Turkey, too, has carved out a role in Syria, providing cover for Sunni rebels in the northern province of Idlib. Ankara is increasingly emerging as a key power broker in the Middle East, having recently extended similar backing to the Gaza-based Hamas movement as Iran's regional influence has waned.
This is one reason Tel Aviv views al-Sharaa's government with suspicion: a Turkish-backed spread of the war closer to Israel's borders is a scenario it would rather avoid. It is also why Israel backs the Kurds in northern Syria and Iraq, whose separatist groups Turkey regards as terrorist organizations.
Israel therefore sees the Syrian leader as something of an extension of President Recep Tayyip Erdogan, who has repeatedly condemned Israel's actions in Gaza as genocide since the war began. With Ankara having effectively absorbed part of Iran's "axis of resistance", it remains to be seen whether, and when, it will extend support to Hezbollah as well.

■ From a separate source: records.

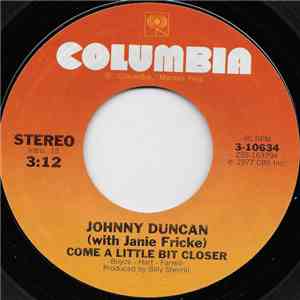 Johnny Duncan  With Janie Fricke - Come A Little Bit Closer mp3 album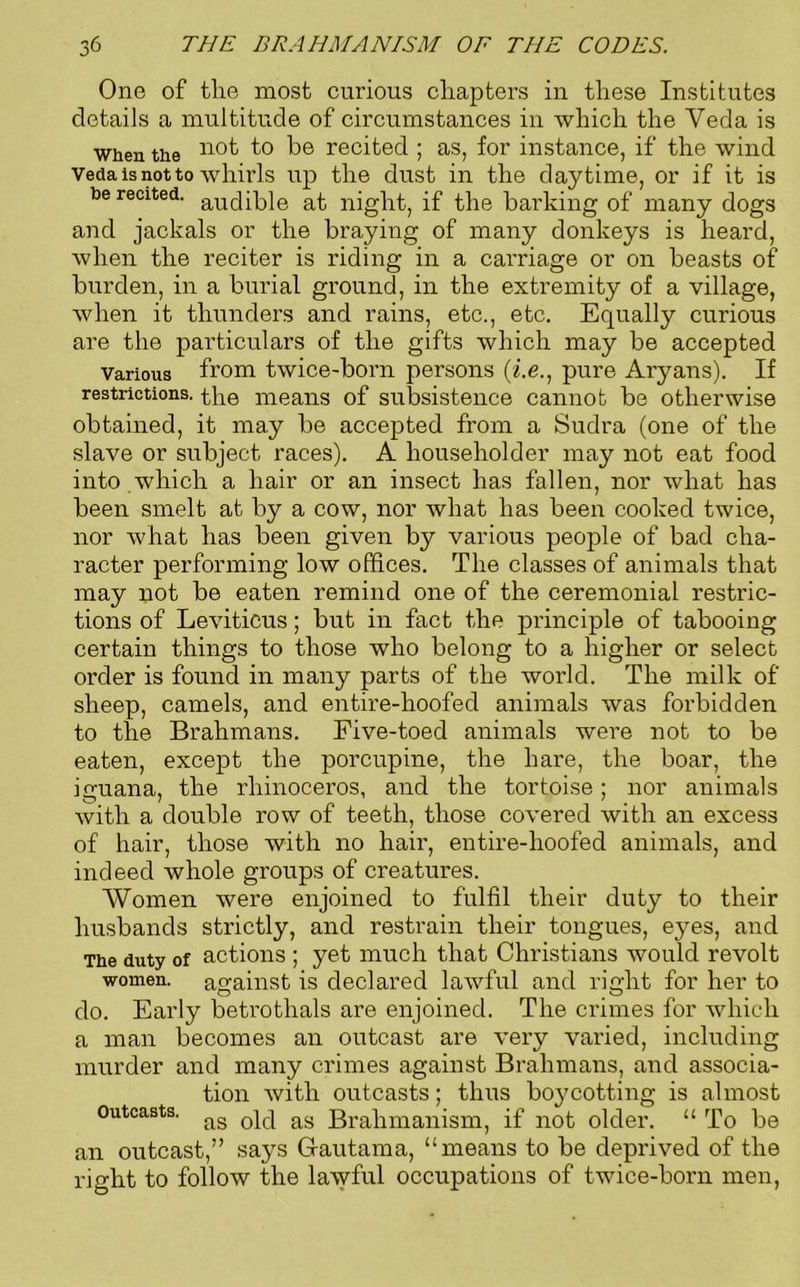 One of the most curious chapters in these Institutes details a multitude of circumstances in which the Veda is when the n°f t° be recited ; as, for instance, if the wind Veda is not to whirls up the dust in the daytime, or if it is be recited, af night, if the barking of many dogs and jackals or the braying of many donkeys is heard, when the reciter is riding in a carriage or on beasts of burden, in a burial ground, in the extremity of a village, when it thunders and rains, etc., etc. Equally curious are the particulars of the gifts which may be accepted various from twice-born persons (i.e., pure Aryans). If restrictions, the means of subsistence cannot be otherwise obtained, it may be accepted from a Sudra (one of the slave or subject races). A householder may not eat food into which a hair or an insect has fallen, nor what has been smelt at by a cow, nor what has been cooked twice, nor what has been given by various people of bad cha- racter performing low offices. The classes of animals that may not be eaten remind one of the ceremonial restric- tions of Leviticus; but in fact the principle of tabooing certain things to those who belong to a higher or select order is found in many parts of the world. The milk of sheep, camels, and entire-hoofed animals was forbidden to the Brahmans. Five-toed animals were not to be eaten, except the porcupine, the hare, the boar, the iguana, the rhinoceros, and the tortoise; nor animals with a double row of teeth, those covered with an excess of hair, those with no hair, entire-hoofed animals, and indeed whole groups of creatures. Women were enjoined to fulfil their duty to their husbands strictly, and restrain their tongues, eyes, and The duty of actions ; yet much that Christians would revolt women, against is declared lawful and right for her to do. Early betrothals are enjoined. The crimes for which a man becomes an outcast are very varied, including murder and many crimes against Brahmans, and associa- tion with outcasts; thus boycotting is almost outcasts. ag 0ic| ag 3ra}imanisni) if nof older. “ To be an outcast,” says Gautama, “means to be deprived of the right to follow the lawful occupations of twice-born men,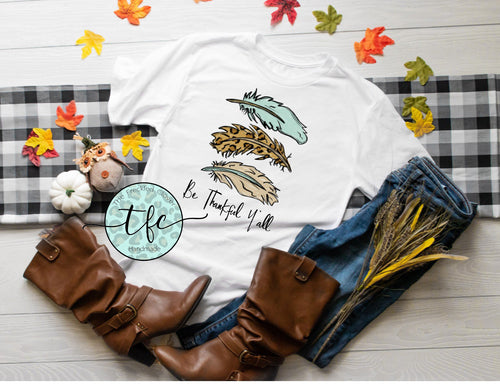 {Be Thankfull Y'all} feather screen print tee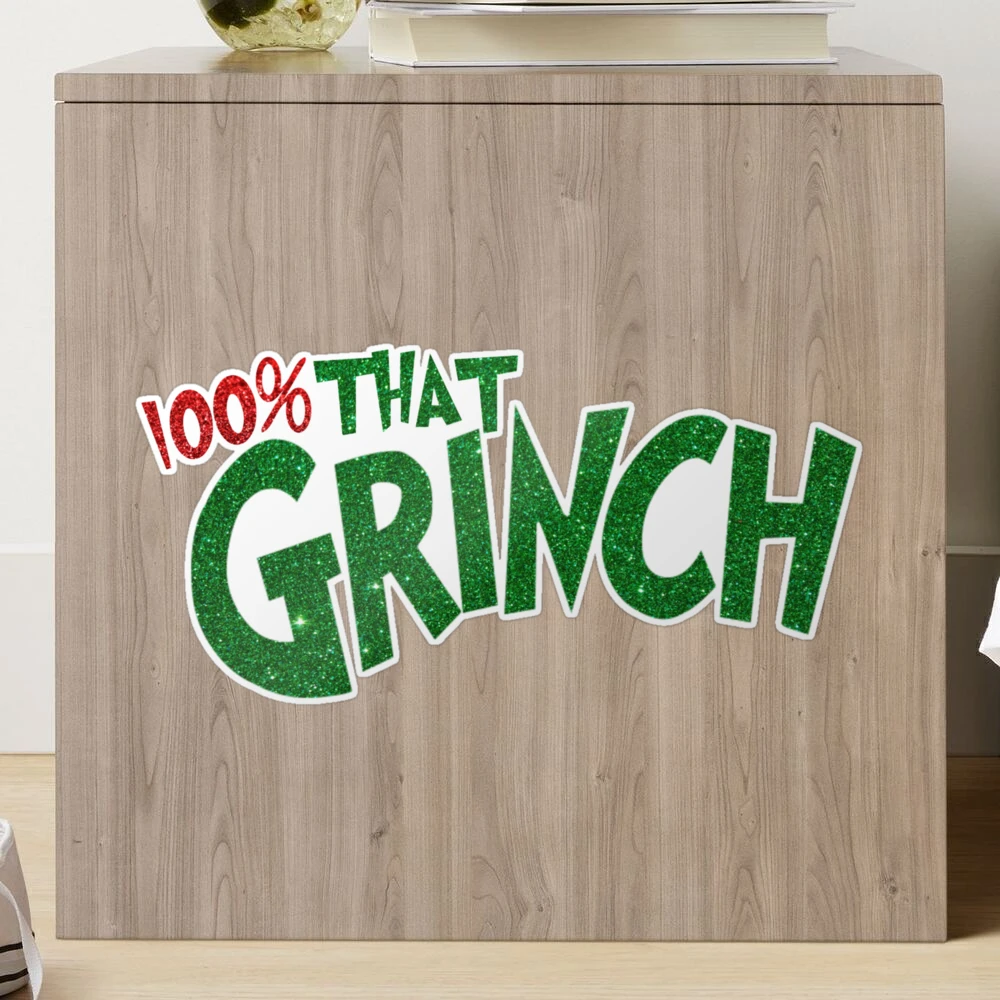 100% That Grinch Sticker for Sale by kkchappy22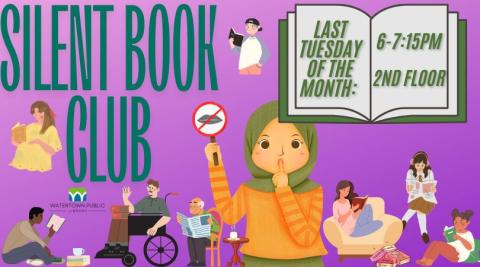Graphics of people from many walks of life all enjoying reading with a larger graphic of a person shushing & holding a no talking sign. A large open book backgrounds the date and time info.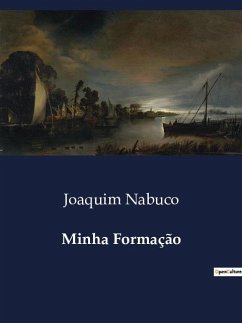 Minha Formação - Nabuco, Joaquim
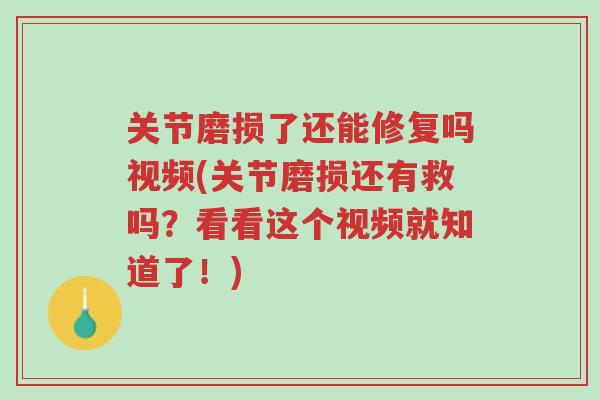 关节磨损了还能修复吗视频(关节磨损还有救吗？看看这个视频就知道了！)-第1张图片-超越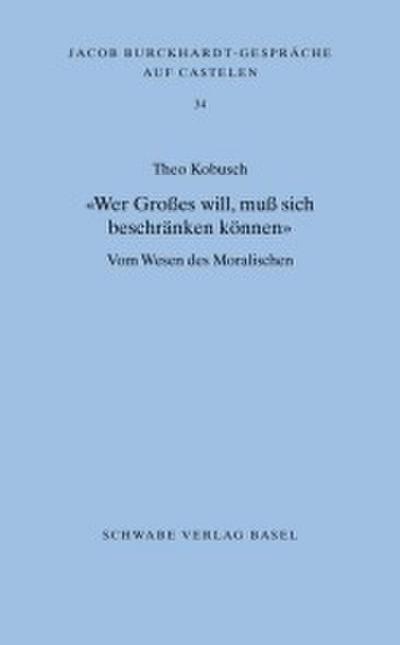 ’Wer Großes will, muß sich beschränken können’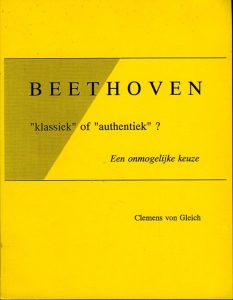 "Beethoven ""klassiek""of ""authentiek""? Een onmogelijke keuze." — GLEICH, Clemens von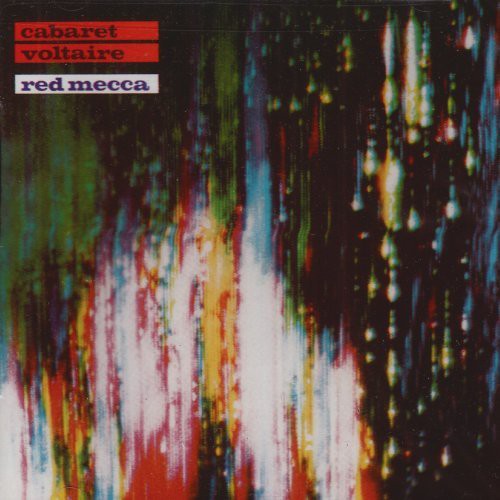 Cabaret Voltaire: Red Mecca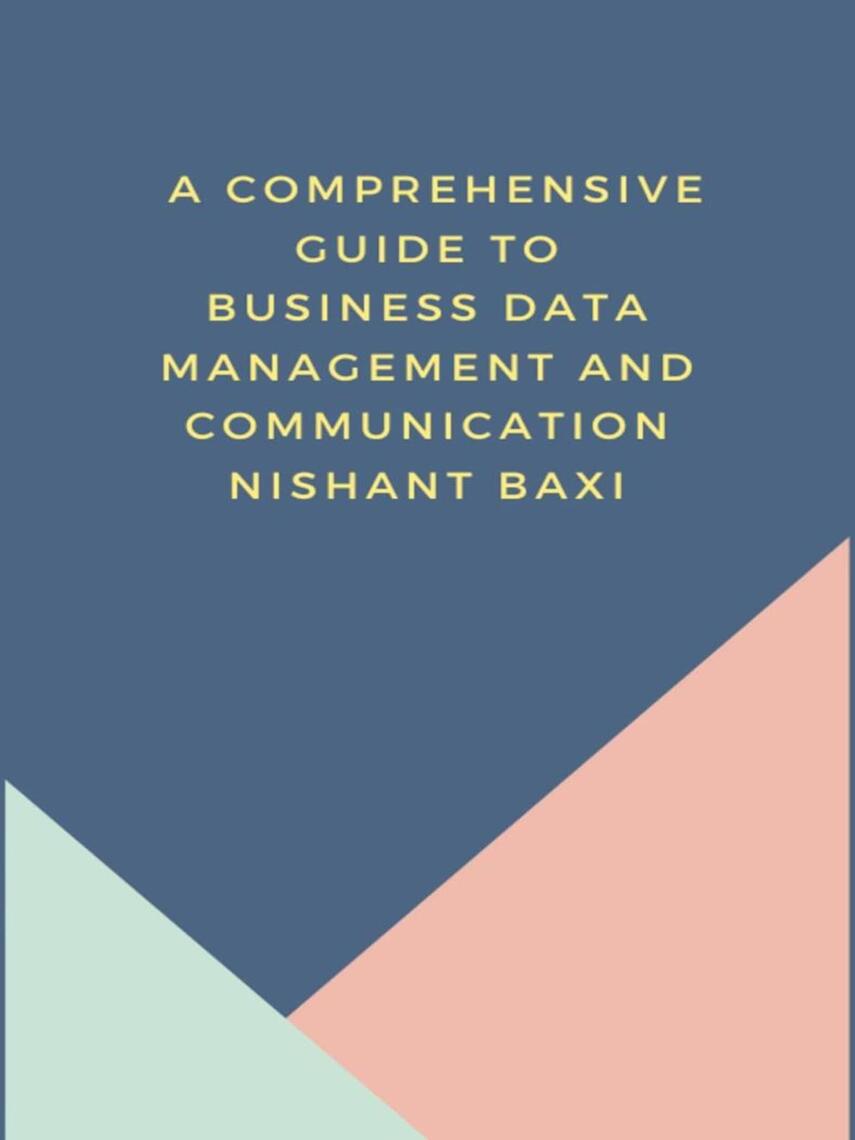 A Comprehensive Guide to Business Data Management and Communication by ...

Such a move, however, would put Turkey in indirect conflict with its NATO ally, the United States. Washington officially condemned the bombing of Beirut, particularly the strikes on its southern Dahiya neighborhood, but according to Israel Hayom, the strikes were in fact "fully coordinated" with Tel Aviv.
The newspaper, linked to billionaire and Trump supporter Miriam Adelson, openly acknowledged that Secretary of State Marco Rubio had pressured the president to back Israel's retaliation against Iran's missile attacks in early June.
Courtney Bonneau, a correspondent for the American Conservative (AmCon), lent further weight to this connection, revealing that ammunition and equipment remnants found in destroyed villages in southern Lebanon point to American origins.
Despite this link, AmCon urged the US government to pressure Israel into de-escalating with its northern neighbor, arguing that without a ceasefire in Lebanon, the recently signed memorandum, for all its resemblance to a framework peace agreement, remains nothing more than a piece of paper.